Senator speaks in honor of Black History Month
January 10, 2007
She arrived on the Washburn University campus to build bridges and break through barriers.
Mary Groves Bland, retired state senator of Missouri, kicked off the festivities planned by the Black Law Students Association in honor of Black History month. She spent an hour last Wednesday, Feb. 1, challenging and charming students gathered at the law school.
“As I think about Black History month which we come together to celebrate, and we come together to acknowledge those who have made contributions, I say to you as Americans: What contributions have you made? We all try to look at what others have done, but I think it’s important for us to look at what we are doing.”
And she does mean Americans, making it plain her comments are not to be relegated to the African-American community alone. The thrust of her message was the unity of diversity, differing cultures learning about one another while continuing to take pride in who they are. As she views it, people need to celebrate cultural histories with the idea of moving together in the present.
“We need to stay very clear about the fact that we’re all in this together and that we must continue to try to find how we work together,” said Bland. “So when I look at Black History Month I’m a little upset, because I think that the progress of coming together has gotten wider instead of closer.”
Cultures are conditioned to be tolerant of one another when out in the open, but Bland questioned consistency. She challenged her listeners to be real, to consider how they honestly thought and felt emotionally on the subject.

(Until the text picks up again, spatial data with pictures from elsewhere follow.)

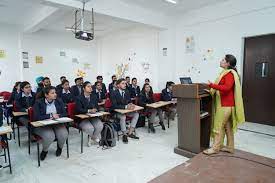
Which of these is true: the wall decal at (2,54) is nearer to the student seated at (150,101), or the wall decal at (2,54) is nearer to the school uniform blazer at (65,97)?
the school uniform blazer at (65,97)

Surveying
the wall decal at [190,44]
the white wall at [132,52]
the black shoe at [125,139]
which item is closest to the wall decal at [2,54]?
the white wall at [132,52]

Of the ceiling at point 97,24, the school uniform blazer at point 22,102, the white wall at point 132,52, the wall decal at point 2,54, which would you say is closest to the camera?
the school uniform blazer at point 22,102

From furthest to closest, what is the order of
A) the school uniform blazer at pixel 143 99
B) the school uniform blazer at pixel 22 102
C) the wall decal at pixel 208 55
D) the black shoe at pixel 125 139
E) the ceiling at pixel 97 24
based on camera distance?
the ceiling at pixel 97 24
the wall decal at pixel 208 55
the school uniform blazer at pixel 143 99
the school uniform blazer at pixel 22 102
the black shoe at pixel 125 139

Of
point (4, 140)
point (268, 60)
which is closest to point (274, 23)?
point (268, 60)

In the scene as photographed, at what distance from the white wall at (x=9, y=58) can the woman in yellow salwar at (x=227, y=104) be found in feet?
24.0

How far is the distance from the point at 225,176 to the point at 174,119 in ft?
13.5

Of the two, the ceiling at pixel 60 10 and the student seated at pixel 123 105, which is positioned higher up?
the ceiling at pixel 60 10

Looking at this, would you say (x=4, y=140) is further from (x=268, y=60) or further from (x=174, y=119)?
(x=268, y=60)

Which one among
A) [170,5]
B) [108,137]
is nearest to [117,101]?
[108,137]

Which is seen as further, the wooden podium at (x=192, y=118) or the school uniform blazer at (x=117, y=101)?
the school uniform blazer at (x=117, y=101)

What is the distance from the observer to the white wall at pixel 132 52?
24.6 ft

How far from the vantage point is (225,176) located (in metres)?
1.98

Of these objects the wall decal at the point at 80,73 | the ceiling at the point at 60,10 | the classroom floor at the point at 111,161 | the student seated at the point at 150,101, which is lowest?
the classroom floor at the point at 111,161

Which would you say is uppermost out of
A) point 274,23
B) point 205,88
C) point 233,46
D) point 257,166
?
point 274,23
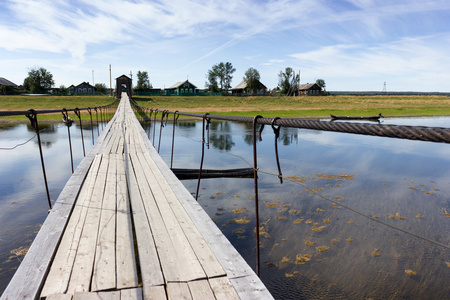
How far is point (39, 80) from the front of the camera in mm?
79000

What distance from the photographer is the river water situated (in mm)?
4402

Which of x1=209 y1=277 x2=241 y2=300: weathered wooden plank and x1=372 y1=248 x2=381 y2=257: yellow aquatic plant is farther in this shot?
x1=372 y1=248 x2=381 y2=257: yellow aquatic plant

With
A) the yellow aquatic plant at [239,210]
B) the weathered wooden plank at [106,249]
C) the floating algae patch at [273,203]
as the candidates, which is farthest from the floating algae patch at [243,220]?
the weathered wooden plank at [106,249]

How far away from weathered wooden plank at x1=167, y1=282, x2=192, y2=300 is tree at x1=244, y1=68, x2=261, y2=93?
7638cm

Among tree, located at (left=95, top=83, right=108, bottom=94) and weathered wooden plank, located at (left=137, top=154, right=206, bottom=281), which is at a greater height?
tree, located at (left=95, top=83, right=108, bottom=94)

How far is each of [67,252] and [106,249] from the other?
0.96 feet

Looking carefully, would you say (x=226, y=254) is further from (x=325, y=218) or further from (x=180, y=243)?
(x=325, y=218)

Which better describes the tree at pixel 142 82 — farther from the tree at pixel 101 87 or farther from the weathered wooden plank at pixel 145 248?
the weathered wooden plank at pixel 145 248

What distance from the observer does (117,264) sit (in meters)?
2.33

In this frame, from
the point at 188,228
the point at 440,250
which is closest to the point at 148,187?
the point at 188,228

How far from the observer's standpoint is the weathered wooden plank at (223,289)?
1909 mm

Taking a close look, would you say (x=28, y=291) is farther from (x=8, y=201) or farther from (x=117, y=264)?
(x=8, y=201)

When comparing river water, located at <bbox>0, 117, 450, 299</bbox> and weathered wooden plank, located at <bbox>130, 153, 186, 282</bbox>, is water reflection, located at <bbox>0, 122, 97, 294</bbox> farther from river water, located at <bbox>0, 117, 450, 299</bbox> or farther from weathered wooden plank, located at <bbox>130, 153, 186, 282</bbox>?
weathered wooden plank, located at <bbox>130, 153, 186, 282</bbox>

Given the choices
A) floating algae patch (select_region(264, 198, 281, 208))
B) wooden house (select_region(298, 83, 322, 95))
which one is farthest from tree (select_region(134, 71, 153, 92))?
floating algae patch (select_region(264, 198, 281, 208))
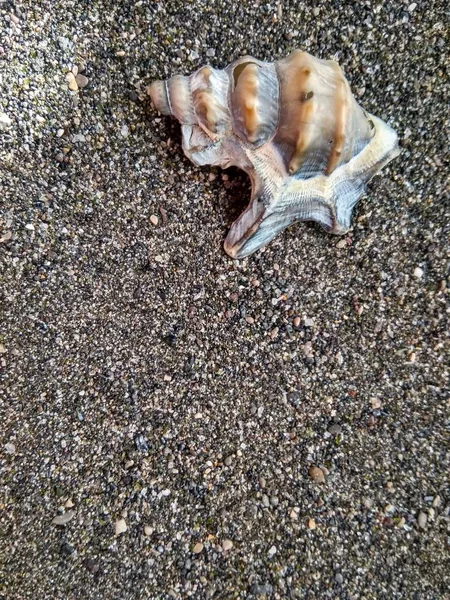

Certified as a public relations community consultant and with the experience and compassion to earn it, Bland did touch briefly on national concerns. The nearly four thousand homeless children in the Kansas City region, the crime and violence of city streets, and the problems facing American seniors topped her list as tragedies society must endeavor to correct.
But Bland easily blurs any possible party lines. Her message is simple.
“Charity begins at home,” she said decisively. “And if we don’t become our neighbor’s keeper, if we don’t become sensitive to the fact that we are to take care of ourselves as a nation, then we’ll miss what is really going on now.”
And as far as Bland was concerned, that simplicity applies to ethnicities as well. Only when individuals and cultures unite while still maintaining their own identities can they strengthen their country.
Bland has no patience for those who are content to talk and not to act. Faith without works is no faith at all in her understanding.
“If you want to make a change you’ve got to step out,” she said. “You can’t stand in your corner and make a change. You’ve got to be willing to change your heart. We can’t just sit back and complain about what’s wrong. You’ve got to see where you fit in making some contribution, ever how big or ever how small it is.”